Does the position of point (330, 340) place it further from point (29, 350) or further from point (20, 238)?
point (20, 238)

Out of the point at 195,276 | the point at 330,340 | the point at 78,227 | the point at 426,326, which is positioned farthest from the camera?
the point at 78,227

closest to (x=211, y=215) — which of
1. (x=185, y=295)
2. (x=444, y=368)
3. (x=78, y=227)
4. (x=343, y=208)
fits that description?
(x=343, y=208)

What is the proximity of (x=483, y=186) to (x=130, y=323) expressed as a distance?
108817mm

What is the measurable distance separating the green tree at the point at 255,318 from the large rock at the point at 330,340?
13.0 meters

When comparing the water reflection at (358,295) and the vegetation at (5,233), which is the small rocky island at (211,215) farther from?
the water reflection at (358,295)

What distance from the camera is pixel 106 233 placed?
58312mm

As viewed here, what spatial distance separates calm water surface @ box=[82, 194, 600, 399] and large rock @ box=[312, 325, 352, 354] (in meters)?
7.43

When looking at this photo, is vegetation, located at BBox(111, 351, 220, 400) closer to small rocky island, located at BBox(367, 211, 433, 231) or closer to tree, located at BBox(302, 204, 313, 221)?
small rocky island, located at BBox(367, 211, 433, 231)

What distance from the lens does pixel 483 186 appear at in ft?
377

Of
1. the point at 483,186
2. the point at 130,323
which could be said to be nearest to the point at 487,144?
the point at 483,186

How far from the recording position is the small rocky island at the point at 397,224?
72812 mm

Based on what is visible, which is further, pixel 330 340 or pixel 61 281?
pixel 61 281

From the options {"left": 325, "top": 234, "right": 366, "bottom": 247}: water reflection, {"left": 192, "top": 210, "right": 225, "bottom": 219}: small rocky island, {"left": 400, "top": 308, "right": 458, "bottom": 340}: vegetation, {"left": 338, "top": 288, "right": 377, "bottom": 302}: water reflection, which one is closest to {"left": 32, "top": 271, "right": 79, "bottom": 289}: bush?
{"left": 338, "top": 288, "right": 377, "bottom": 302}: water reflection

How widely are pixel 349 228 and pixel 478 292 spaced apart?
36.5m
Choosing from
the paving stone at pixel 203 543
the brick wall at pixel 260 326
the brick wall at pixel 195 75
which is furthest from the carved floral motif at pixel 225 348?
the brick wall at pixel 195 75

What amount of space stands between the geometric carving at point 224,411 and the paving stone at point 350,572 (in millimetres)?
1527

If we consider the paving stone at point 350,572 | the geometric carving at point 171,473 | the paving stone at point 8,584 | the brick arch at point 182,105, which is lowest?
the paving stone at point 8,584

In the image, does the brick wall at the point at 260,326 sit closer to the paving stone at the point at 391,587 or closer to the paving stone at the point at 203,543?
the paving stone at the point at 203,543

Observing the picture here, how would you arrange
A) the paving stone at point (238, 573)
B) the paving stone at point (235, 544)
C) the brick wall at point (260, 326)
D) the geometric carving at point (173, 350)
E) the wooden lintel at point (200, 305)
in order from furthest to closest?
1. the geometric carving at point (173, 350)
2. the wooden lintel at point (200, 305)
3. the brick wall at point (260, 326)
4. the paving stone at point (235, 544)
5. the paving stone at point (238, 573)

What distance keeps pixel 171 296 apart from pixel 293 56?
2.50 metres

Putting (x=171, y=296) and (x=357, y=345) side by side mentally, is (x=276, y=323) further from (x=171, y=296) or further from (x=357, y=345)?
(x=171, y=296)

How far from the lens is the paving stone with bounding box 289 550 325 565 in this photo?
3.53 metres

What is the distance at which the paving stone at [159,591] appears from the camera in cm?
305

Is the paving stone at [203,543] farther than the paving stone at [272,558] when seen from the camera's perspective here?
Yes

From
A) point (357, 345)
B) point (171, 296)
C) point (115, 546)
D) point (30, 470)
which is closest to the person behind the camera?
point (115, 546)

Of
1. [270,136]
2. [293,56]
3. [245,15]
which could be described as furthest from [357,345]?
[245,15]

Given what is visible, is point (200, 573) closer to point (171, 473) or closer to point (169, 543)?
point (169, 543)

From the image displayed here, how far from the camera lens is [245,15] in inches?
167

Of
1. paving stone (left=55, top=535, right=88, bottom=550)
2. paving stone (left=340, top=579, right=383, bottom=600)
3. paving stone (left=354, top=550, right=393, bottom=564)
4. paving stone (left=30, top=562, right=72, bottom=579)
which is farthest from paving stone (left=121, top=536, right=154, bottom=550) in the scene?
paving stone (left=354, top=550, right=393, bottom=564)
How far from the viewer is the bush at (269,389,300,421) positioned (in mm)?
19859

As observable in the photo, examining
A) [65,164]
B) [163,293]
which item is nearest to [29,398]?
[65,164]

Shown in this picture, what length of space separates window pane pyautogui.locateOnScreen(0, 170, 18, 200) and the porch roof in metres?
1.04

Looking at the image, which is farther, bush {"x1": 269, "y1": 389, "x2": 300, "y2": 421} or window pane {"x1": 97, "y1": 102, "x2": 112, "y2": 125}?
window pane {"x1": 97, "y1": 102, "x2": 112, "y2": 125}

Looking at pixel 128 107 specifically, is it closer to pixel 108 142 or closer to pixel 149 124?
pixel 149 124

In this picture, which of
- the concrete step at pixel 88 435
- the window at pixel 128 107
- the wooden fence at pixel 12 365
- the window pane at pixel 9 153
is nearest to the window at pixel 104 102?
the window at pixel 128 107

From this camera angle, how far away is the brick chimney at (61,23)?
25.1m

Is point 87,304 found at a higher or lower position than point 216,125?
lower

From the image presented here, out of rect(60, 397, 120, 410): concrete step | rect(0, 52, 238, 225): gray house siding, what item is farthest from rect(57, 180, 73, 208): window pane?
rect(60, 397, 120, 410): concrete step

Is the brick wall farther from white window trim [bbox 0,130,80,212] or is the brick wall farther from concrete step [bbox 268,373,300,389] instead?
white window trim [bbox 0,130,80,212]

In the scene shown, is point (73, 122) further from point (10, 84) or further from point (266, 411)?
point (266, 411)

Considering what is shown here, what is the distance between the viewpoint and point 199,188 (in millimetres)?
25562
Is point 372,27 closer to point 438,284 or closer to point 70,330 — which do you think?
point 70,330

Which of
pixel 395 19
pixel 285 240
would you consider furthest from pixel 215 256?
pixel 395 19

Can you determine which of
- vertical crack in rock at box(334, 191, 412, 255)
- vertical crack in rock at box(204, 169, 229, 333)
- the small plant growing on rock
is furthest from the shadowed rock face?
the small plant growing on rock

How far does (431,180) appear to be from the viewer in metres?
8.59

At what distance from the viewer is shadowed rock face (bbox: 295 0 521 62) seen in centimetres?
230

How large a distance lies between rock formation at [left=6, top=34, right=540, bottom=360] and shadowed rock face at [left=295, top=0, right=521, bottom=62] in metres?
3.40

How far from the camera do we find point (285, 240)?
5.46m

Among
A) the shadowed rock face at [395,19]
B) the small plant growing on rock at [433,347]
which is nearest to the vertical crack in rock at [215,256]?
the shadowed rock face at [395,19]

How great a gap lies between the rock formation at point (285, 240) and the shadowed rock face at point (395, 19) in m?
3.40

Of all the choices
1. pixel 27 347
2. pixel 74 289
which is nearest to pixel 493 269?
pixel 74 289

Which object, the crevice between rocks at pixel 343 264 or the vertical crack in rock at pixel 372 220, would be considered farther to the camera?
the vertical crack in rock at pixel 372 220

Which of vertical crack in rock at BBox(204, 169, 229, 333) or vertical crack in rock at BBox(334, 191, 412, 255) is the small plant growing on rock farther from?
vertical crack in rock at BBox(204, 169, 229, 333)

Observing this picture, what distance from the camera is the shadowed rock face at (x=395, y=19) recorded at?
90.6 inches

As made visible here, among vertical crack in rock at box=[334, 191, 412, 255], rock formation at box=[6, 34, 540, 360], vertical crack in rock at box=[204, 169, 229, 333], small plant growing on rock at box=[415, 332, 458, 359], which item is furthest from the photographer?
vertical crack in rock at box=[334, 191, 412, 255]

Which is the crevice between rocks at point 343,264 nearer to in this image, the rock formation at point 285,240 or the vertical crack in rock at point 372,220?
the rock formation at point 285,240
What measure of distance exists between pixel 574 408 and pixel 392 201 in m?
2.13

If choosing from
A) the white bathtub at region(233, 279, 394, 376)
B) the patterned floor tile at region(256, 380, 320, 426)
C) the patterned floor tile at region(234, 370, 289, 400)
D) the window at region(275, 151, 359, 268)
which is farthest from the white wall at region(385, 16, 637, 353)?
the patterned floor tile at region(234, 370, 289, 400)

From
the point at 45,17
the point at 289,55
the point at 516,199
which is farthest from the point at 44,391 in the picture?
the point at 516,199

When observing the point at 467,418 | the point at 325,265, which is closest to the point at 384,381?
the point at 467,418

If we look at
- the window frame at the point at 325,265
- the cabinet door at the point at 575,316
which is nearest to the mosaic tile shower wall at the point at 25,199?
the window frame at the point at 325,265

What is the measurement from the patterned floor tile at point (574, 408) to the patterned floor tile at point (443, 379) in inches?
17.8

▸ Objective:
Please edit the data from the line with "What is the measurement" up to and including the last line, replacing "measurement" with "distance" and leaving everything else unchanged.

▸ The output:
What is the distance from the patterned floor tile at point (574, 408) to the patterned floor tile at point (443, 379) in inches?
17.8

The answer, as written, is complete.